**Document text**.
Pre-conference webinars

Pre-conference workshops are open to anyone free of charge. Both workshops will be simultaneously translated to Russian

Policies to Address Contract Cheating

Presenters

    Sonja Bjelobaba, Centre for Research Ethics & Bioethics, Uppsala University, Sweden,
  • Thomas Lancaster, Department of Computing, Imperial College London,
  • Irene Glendinning, Office of Teaching and Learning, Coventry University,
  • Deirdre Stritch, Manager for Provider QA Approval and Monitoring at QQI,
  • Zeenath Reza Khan, Centre for Academic Integrity in the UAE and University of Wollongong in Dubai, UAE.

Zoom meeting

Abstract

Contract cheating (Clarke & Lancaster 2006; Lancaster & Clarke, 2016) represents a major threat to the academic integrity of higher education. Many solutions to contract cheating have been proposed, including legal, technological and pedagogical interventions. An area that is underexplored in the academic literature is the importance of university policies as part of the contract cheating debate.

**Brief 1**.
From the webinar text, quote word for word the part that begins with the words "Pre-conference workshops are" and ends with "in Dubai, UAE.".
The webinar text and the records that follow it come from unrelated sources.

**Records to use**.
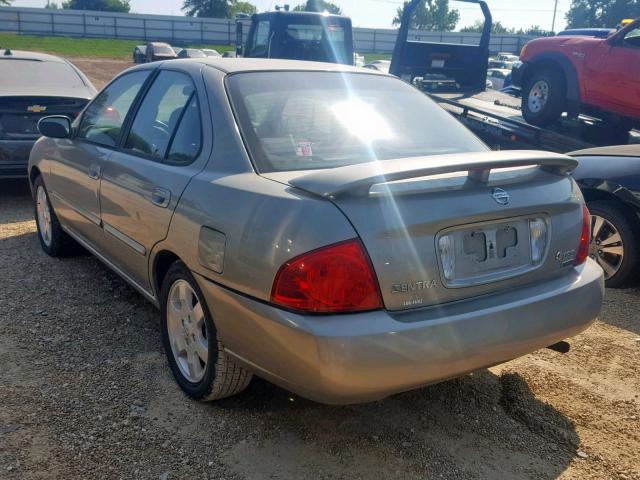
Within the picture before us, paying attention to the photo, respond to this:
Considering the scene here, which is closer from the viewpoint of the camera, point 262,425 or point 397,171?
point 397,171

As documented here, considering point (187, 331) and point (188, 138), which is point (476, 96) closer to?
point (188, 138)

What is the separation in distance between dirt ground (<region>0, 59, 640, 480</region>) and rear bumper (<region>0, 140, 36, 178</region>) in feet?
10.5

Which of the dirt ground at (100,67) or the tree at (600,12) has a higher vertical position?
the tree at (600,12)

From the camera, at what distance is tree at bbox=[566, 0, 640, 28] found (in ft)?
225

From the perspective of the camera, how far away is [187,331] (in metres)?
3.15

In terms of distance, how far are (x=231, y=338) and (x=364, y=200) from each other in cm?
82

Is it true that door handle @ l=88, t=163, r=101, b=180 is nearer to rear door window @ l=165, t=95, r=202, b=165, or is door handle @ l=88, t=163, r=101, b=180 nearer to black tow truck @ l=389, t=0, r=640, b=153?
rear door window @ l=165, t=95, r=202, b=165

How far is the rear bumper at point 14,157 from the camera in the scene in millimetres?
6504

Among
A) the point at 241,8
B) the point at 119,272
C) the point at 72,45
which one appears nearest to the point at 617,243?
the point at 119,272

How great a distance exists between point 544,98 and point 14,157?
7.00 m

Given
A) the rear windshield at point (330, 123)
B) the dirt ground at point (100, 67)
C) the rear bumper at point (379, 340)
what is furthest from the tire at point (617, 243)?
the dirt ground at point (100, 67)

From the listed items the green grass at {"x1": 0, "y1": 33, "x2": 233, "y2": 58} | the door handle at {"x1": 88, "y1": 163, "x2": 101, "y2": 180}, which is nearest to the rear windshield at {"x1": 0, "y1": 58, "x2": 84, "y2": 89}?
the door handle at {"x1": 88, "y1": 163, "x2": 101, "y2": 180}

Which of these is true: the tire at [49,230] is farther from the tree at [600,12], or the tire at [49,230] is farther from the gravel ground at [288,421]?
the tree at [600,12]

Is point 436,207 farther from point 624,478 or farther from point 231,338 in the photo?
point 624,478
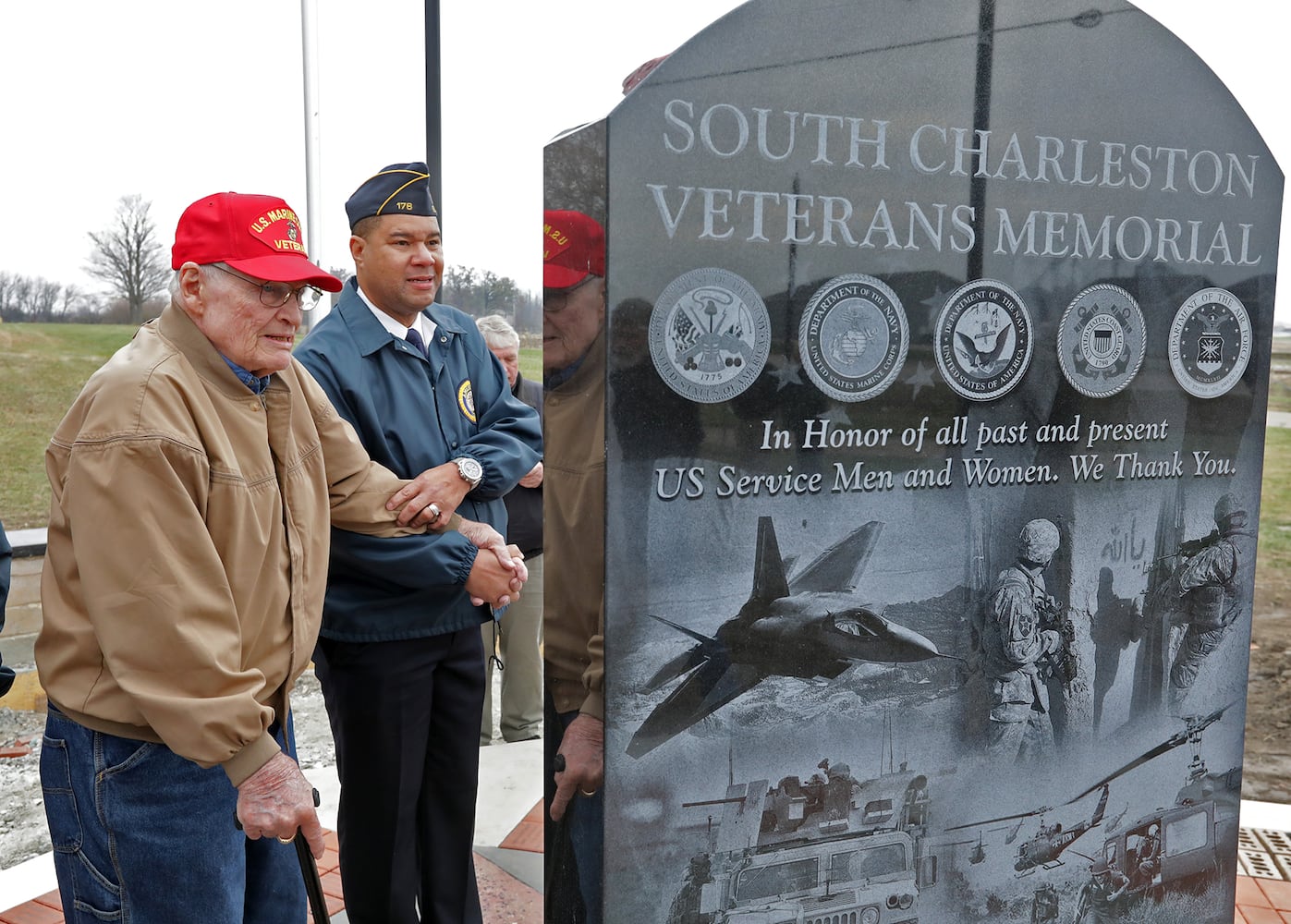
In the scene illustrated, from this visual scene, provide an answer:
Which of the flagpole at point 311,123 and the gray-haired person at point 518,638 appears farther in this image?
the flagpole at point 311,123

**Brief 2**.
Print word for word the part of the records that begins with the line containing "Which of these" and runs to the end of the records, with both ends included. Leave the pictures out.

**Response 1**.
Pre-conference workshops are open to anyone free of charge. Both workshops will be simultaneously translated to Russian

Policies to Address Contract Cheating

Presenters

    Sonja Bjelobaba, Centre for Research Ethics & Bioethics, Uppsala University, Sweden,
  • Thomas Lancaster, Department of Computing, Imperial College London,
  • Irene Glendinning, Office of Teaching and Learning, Coventry University,
  • Deirdre Stritch, Manager for Provider QA Approval and Monitoring at QQI,
  • Zeenath Reza Khan, Centre for Academic Integrity in the UAE and University of Wollongong in Dubai, UAE.

**Response 2**.
Which of these is true: the tire at [49,230] is farther from the tree at [600,12], or the tire at [49,230] is farther from the gravel ground at [288,421]?
the tree at [600,12]

Is point 436,207 farther from point 624,478 or farther from point 231,338 in the photo?
point 624,478
In the scene illustrated, from this visual scene, provide an answer:
Which of the flagpole at point 311,123 and the gray-haired person at point 518,638 appears farther in this image?
the flagpole at point 311,123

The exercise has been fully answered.